THE REQUEST: Everything in the data should be repeated exactly, save for the images.
===== DATA =====
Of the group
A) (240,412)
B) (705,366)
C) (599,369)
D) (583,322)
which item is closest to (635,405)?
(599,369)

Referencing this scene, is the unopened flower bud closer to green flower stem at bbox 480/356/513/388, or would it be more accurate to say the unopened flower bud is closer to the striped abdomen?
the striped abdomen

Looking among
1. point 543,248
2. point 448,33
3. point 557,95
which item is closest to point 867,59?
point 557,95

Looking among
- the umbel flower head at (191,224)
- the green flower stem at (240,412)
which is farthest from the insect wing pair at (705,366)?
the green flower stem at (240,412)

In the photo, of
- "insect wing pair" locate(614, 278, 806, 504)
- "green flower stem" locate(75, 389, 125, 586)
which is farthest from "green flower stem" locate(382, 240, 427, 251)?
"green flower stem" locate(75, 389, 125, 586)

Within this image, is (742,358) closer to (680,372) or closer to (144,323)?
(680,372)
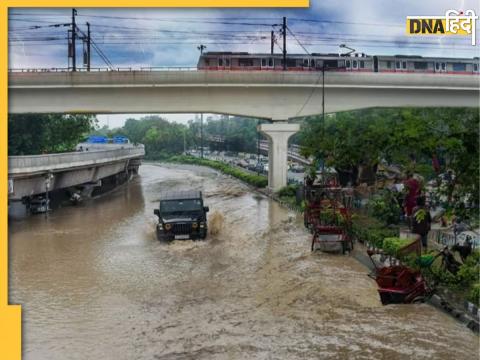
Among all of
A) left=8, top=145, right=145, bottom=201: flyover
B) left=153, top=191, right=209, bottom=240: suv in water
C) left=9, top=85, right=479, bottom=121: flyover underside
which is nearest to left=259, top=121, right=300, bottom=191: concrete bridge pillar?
left=9, top=85, right=479, bottom=121: flyover underside

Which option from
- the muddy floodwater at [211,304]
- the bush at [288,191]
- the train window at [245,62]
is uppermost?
the train window at [245,62]

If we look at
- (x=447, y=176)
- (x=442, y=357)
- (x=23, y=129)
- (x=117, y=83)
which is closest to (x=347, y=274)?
(x=447, y=176)

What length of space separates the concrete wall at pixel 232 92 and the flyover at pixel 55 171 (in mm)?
3869

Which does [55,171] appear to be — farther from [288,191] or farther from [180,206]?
[288,191]

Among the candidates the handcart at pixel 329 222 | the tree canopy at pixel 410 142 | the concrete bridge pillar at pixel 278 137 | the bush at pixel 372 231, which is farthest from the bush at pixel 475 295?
the concrete bridge pillar at pixel 278 137

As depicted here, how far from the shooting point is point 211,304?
1369 centimetres

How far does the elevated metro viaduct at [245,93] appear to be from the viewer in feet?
111

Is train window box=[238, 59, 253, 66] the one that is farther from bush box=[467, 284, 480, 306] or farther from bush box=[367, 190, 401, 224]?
bush box=[467, 284, 480, 306]

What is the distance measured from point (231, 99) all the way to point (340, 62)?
1170 centimetres

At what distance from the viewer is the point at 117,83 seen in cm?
3391

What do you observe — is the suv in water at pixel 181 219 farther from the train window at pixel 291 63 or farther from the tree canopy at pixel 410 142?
the train window at pixel 291 63

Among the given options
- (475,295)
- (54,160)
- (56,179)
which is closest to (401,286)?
(475,295)

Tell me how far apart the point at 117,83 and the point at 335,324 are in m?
25.6

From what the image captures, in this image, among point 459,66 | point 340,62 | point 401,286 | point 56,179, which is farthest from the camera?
point 459,66
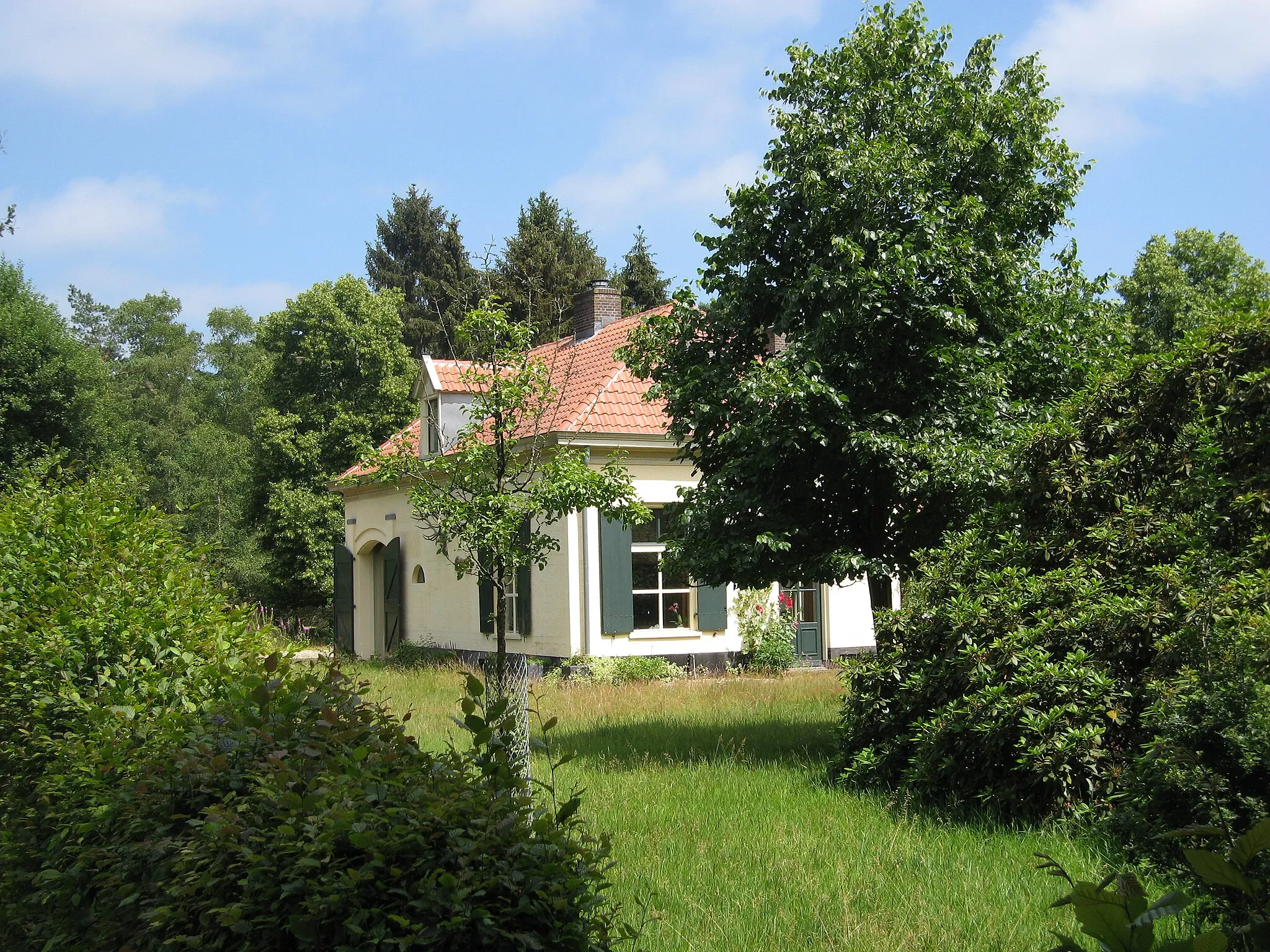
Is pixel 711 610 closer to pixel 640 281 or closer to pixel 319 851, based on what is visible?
pixel 319 851

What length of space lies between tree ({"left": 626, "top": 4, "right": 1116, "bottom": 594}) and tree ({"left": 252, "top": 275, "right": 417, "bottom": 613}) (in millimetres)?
21799

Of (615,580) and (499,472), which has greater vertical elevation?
(499,472)

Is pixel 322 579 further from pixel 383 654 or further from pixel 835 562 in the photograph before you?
pixel 835 562

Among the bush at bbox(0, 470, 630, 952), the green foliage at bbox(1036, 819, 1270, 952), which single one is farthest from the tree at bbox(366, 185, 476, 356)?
the green foliage at bbox(1036, 819, 1270, 952)

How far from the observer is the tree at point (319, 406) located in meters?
30.6

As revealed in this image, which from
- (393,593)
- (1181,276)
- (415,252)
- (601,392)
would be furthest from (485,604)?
(415,252)

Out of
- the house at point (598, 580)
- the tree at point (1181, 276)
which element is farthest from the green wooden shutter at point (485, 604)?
the tree at point (1181, 276)

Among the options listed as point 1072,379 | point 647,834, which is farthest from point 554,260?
point 647,834

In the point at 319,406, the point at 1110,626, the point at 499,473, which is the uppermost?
the point at 319,406

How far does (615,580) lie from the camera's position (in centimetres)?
1761

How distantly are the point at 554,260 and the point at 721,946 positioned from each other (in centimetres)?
3680

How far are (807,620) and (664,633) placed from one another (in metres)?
3.40

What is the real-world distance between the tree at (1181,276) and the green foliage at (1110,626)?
25899mm

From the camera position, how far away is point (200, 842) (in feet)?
10.1
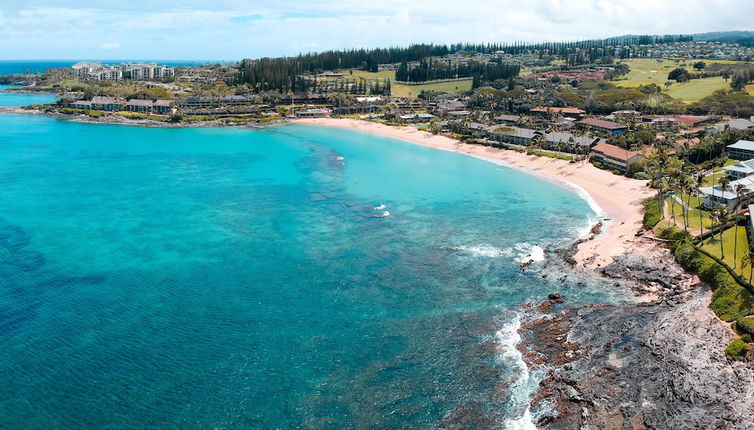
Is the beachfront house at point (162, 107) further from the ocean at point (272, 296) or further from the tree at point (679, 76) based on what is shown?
the tree at point (679, 76)

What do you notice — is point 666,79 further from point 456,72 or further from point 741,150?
point 741,150

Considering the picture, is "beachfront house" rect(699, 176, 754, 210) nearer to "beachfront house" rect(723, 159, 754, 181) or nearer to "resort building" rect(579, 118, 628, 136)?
"beachfront house" rect(723, 159, 754, 181)

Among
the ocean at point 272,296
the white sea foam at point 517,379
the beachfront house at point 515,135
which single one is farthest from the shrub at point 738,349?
the beachfront house at point 515,135

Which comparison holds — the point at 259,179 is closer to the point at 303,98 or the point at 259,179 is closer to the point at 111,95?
the point at 303,98

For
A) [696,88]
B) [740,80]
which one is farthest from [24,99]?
[740,80]

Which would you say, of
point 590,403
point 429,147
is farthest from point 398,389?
point 429,147

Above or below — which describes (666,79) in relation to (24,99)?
above

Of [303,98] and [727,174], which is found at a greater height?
[303,98]
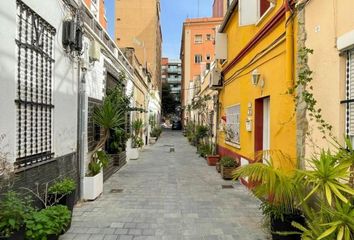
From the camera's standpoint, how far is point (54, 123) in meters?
5.96

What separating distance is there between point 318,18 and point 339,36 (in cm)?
70

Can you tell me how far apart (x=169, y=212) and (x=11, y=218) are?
3274mm

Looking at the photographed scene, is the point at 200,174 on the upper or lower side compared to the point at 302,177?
lower

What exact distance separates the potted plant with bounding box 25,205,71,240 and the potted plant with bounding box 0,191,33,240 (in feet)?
0.50

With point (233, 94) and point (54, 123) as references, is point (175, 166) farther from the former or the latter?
point (54, 123)

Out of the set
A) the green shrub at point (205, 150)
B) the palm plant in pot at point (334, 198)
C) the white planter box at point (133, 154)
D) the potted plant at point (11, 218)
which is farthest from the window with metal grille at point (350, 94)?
the white planter box at point (133, 154)

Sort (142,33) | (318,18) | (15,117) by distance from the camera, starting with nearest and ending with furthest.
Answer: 1. (15,117)
2. (318,18)
3. (142,33)

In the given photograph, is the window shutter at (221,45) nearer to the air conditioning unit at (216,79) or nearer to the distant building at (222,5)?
the air conditioning unit at (216,79)

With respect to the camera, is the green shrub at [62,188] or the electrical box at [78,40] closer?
the green shrub at [62,188]

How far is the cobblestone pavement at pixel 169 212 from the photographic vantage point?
17.3 feet

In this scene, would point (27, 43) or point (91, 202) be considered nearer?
point (27, 43)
=====
THE SOLUTION:
Of the group
A) (240,412)
B) (705,366)
C) (599,369)
D) (583,322)
which item is closest to (635,405)?
(599,369)

Referencing this scene, is the unopened flower bud closer to green flower stem at bbox 480/356/513/388, or would it be more accurate to say the unopened flower bud is closer to the striped abdomen?
the striped abdomen

Looking among
1. point 543,248
2. point 448,33
3. point 557,95
which item is closest to point 867,59?
point 557,95

Looking among
- the umbel flower head at (191,224)
- the green flower stem at (240,412)
which is farthest from the insect wing pair at (705,366)?
the green flower stem at (240,412)

In the photo, of
- "insect wing pair" locate(614, 278, 806, 504)
- "green flower stem" locate(75, 389, 125, 586)
which is farthest from "green flower stem" locate(382, 240, 427, 251)?
"green flower stem" locate(75, 389, 125, 586)

Within this image, is (742,358) closer to (680,372) or closer to (144,323)?
(680,372)
Among all of
A) left=8, top=145, right=145, bottom=201: flyover
B) left=153, top=191, right=209, bottom=240: suv in water
C) left=9, top=85, right=479, bottom=121: flyover underside
which is nearest to left=259, top=121, right=300, bottom=191: concrete bridge pillar?
left=9, top=85, right=479, bottom=121: flyover underside

Which option from
- the muddy floodwater at [211,304]
- the bush at [288,191]
- the train window at [245,62]
is uppermost?
the train window at [245,62]

If we look at
- (x=447, y=176)
- (x=442, y=357)
- (x=23, y=129)
- (x=117, y=83)
which is closest to (x=347, y=274)?
(x=447, y=176)

What length of space separates the concrete wall at pixel 232 92 and the flyover at pixel 55 171 (in mm)?
3869

Which does [55,171] appear to be — farther from [288,191] or farther from [180,206]?
[288,191]

Among the candidates the handcart at pixel 329 222 | the tree canopy at pixel 410 142 | the concrete bridge pillar at pixel 278 137 | the bush at pixel 372 231, which is farthest from the bush at pixel 475 295?
the concrete bridge pillar at pixel 278 137

As depicted here, how far from the shooting point is point 211,304?
1369 centimetres

How far does the elevated metro viaduct at [245,93] appear to be from the viewer in feet?
111

Is train window box=[238, 59, 253, 66] the one that is farther from bush box=[467, 284, 480, 306] or farther from bush box=[367, 190, 401, 224]?
bush box=[467, 284, 480, 306]

What is the distance measured from point (231, 99) all the way to point (340, 62)?
1170 centimetres

At what distance from the viewer is the point at 117,83 seen in cm?
3391

What do you observe — is the suv in water at pixel 181 219 farther from the train window at pixel 291 63 or farther from the tree canopy at pixel 410 142?
the train window at pixel 291 63

Among the given options
- (475,295)
- (54,160)
- (56,179)
which is closest to (401,286)?
(475,295)

Tell me how far apart the point at 117,83 and the point at 335,324 are in m?
25.6

From what the image captures, in this image, among point 459,66 | point 340,62 | point 401,286 | point 56,179, which is farthest from the camera?
point 459,66
Is pixel 711 610 closer to pixel 640 281 or closer to pixel 319 851, based on what is visible?
pixel 319 851

What length of space lies between tree ({"left": 626, "top": 4, "right": 1116, "bottom": 594}) and tree ({"left": 252, "top": 275, "right": 417, "bottom": 613}) (in millimetres)?
21799

Of (615,580) and (499,472), which has greater vertical elevation?
(499,472)

Is pixel 322 579 further from pixel 383 654 or further from pixel 835 562 in the photograph before you?
pixel 835 562

Among the bush at bbox(0, 470, 630, 952), the green foliage at bbox(1036, 819, 1270, 952), which single one is farthest from the tree at bbox(366, 185, 476, 356)?
the green foliage at bbox(1036, 819, 1270, 952)

How far from the observer is the tree at point (319, 406) located in meters?
30.6

As revealed in this image, which from
- (393,593)
- (1181,276)
- (415,252)
- (601,392)
would be furthest from (485,604)?
(415,252)

Out of
- the house at point (598, 580)
- the tree at point (1181, 276)
which element is farthest from the green wooden shutter at point (485, 604)?
the tree at point (1181, 276)

Among the options listed as point 1072,379 | point 647,834, which is farthest from point 554,260?
point 647,834

In the point at 319,406, the point at 1110,626, the point at 499,473, which is the uppermost?
the point at 319,406

How far does (615,580) lie from the camera's position (in centimetres)?
1761

How distantly are the point at 554,260 and the point at 721,946 positioned from each other (in centimetres)?
3680

How far are (807,620) and (664,633) placed from one another (in metres)?
3.40

What is the real-world distance between the tree at (1181,276) and the green foliage at (1110,626)?
25899mm

From the camera position, how far away is point (200, 842) (in feet)?
10.1
Is the beachfront house at point (162, 107) further from the ocean at point (272, 296) or further from the tree at point (679, 76) based on what is shown?
the tree at point (679, 76)

What do you notice — is point 666,79 further from point 456,72 or further from point 741,150?
point 741,150

Considering the picture, is "beachfront house" rect(699, 176, 754, 210) nearer to "beachfront house" rect(723, 159, 754, 181) or nearer to "resort building" rect(579, 118, 628, 136)?
"beachfront house" rect(723, 159, 754, 181)

Among
the ocean at point 272,296
the white sea foam at point 517,379
the beachfront house at point 515,135
which single one is farthest from the shrub at point 738,349?
the beachfront house at point 515,135

Which comparison holds — the point at 259,179 is closer to the point at 303,98 or the point at 259,179 is closer to the point at 111,95?
the point at 303,98

For
A) [696,88]
B) [740,80]
which one is farthest from [24,99]?
[740,80]

Which would you say, of
point 590,403
point 429,147
is farthest from point 398,389?
point 429,147

Above or below — which describes (666,79) in relation to (24,99)?
above

Of [303,98] and [727,174], which is found at a greater height?
[303,98]
From the camera's standpoint, how far is point (54, 123) in meters?
5.96

What separating distance is there between point 318,18 and point 339,36 (in cm)?
70

Can you tell me how far apart (x=169, y=212) and (x=11, y=218) are?
3274mm

Looking at the photographed scene, is the point at 200,174 on the upper or lower side compared to the point at 302,177?
lower

What exact distance separates the potted plant with bounding box 25,205,71,240 and the potted plant with bounding box 0,191,33,240 (in feet)?
0.50

With point (233, 94) and point (54, 123) as references, is point (175, 166) farther from the former or the latter?
point (54, 123)

Out of the set
A) the green shrub at point (205, 150)
B) the palm plant in pot at point (334, 198)
C) the white planter box at point (133, 154)
D) the potted plant at point (11, 218)
which is farthest from the window with metal grille at point (350, 94)?
the white planter box at point (133, 154)

Sort (142,33) | (318,18) | (15,117) by distance from the camera, starting with nearest and ending with furthest.
Answer: 1. (15,117)
2. (318,18)
3. (142,33)

In the given photograph, is the window shutter at (221,45) nearer to the air conditioning unit at (216,79) or nearer to the distant building at (222,5)?
the air conditioning unit at (216,79)

With respect to the camera, is the green shrub at [62,188] or the electrical box at [78,40] closer?
the green shrub at [62,188]

How far is the cobblestone pavement at pixel 169 212 from the photographic vantage point?
17.3 feet

In this scene, would point (27, 43) or point (91, 202) be considered nearer?
point (27, 43)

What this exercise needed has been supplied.